WHAT YOU HAVE TO DO | Reproduce word for word the lines of the listing from the first one through the one with "Picture of Father", omitting every picture.

PROVIDED MATERIAL |
=== Begin Enclosure ===

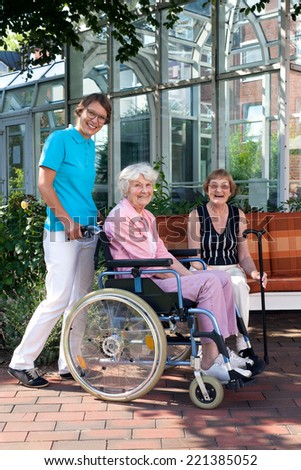 Smiling Health Care Professionals Taking Care an Elderly Patient in Wheel Chair. Captured Outdoor. - stock photo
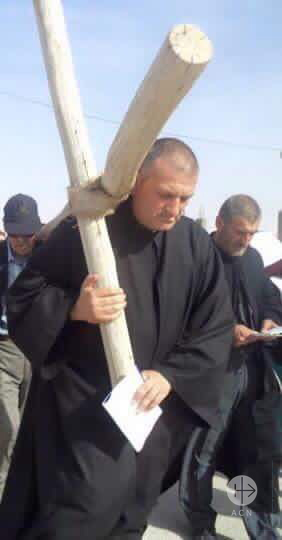 Picture of Father Mourad, kidnapped on 21st May 2015, carrying a cross. Only this low quality file available (picture sent to Fr Halemba during his trip to Syria)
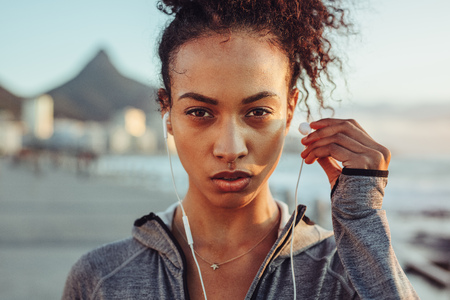 Close up of woman athlete wearing earphones outdoors. Female listening to music during workout. Фото со стока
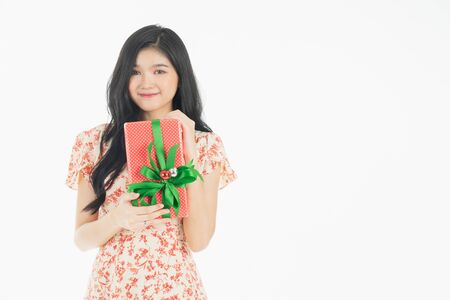 Photo of asian curious woman in red dress rejoicing her birthday or new year gift box. Young woman holding gift  box with red bow being excited and surprised  holiday present isolated white  background Foto de archivo - 134712817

=== End Enclosure ===

RESULT OF THE TASK |
 Smiling Health Care Professionals Taking Care an Elderly Patient in Wheel Chair. Captured Outdoor. - stock photo
 Picture of Father Mourad, kidnapped on 21st May 2015, carrying a cross. Only this low quality file available (picture sent to Fr Halemba during his trip to Syria)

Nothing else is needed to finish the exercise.